The chief goal of a worker self-directed enterprise is to prevent a situation in which those who produce the surplus are exploited by the business owners in order to further their own financial aspirations. As such, there cannot be outside "shareholders" in the normal sense of the word. Still, there would likely be a need for investment, for example to provide a buffer for salaries or retainers, or to purchase new equipment, in situations where the previous months' surplus is insufficient.
Some possibilities may include
- A required "entry fee", similar to union dues, whereby a new member helps contribute to the initial capital.
- A limited offer of non-voting common shares for a promise of dividends.
In many companies, shareholders may have the power to elect the board of directors and as a result the directors are beholden to those shareholders and maximizing those profits. In an agency like ours, however, the developers themselves are the directors, and the goals of the organization are to take care of its members over its investors. So if there were any case where shares were provided to non-members, they would have to be non-voting shares.

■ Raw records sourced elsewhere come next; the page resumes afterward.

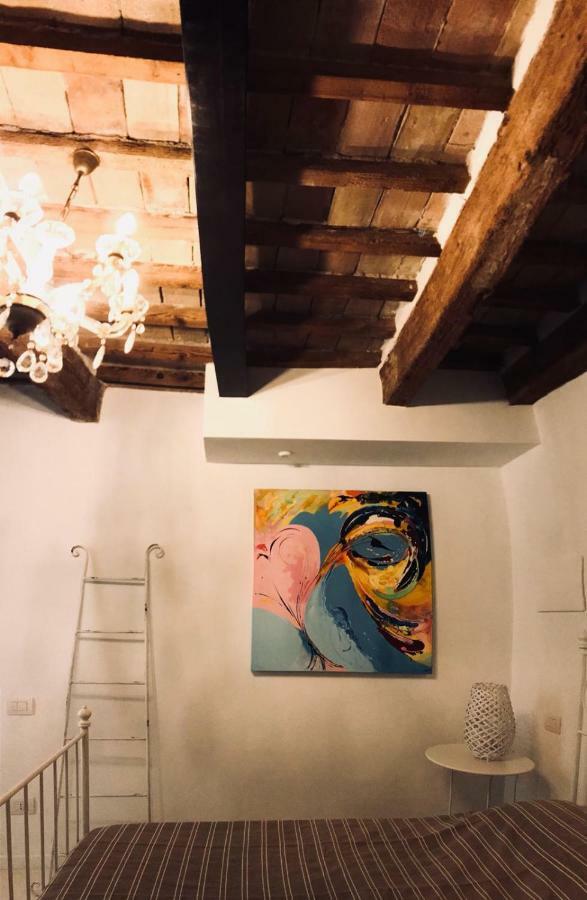 Tambien B&B Pesaro Kültér fotó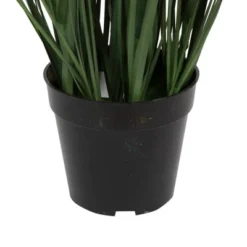 Artificial Brushed Grass In Pot (48") - Vickerman -Home Decor Shop GUEST 8b108946 fc96 4655 878c 2085be9d9331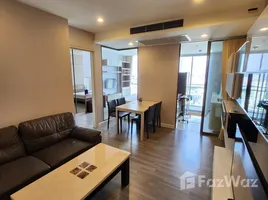 1 Bedroom Condo for rent at The Room Sathorn-TanonPun, Si Lom, Bang Rak, Bangkok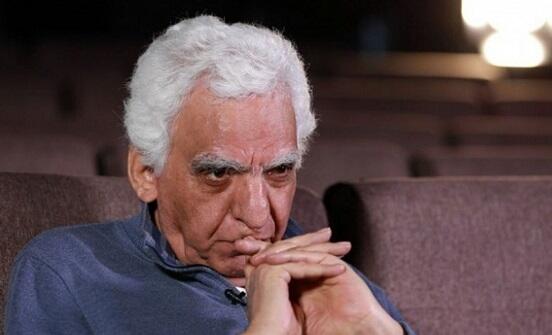 İranda məşhur rejissor intihar etdi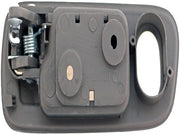 Interior Door Handle Dorman-Help 83408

As a whole, the devlopers/directors will decide how to distribute the surplus among the organization's members as well as what rate to pay dividends to investors, if there are any. In such a case, shareholders must know at the beginning of a given period what they could expect to get out of it, and this could be decided at the beginning of the year by the developer/directors. Then at the end of the year, the directors may fulfill this expectation or exceed it, while still having the right to increase distributions to the workers themselves. By solidifying and publishing these decisions at both the beginning and the end of the year, developer/directors will have a good balance between fulfilling expectations and enjoying pleasant surprises.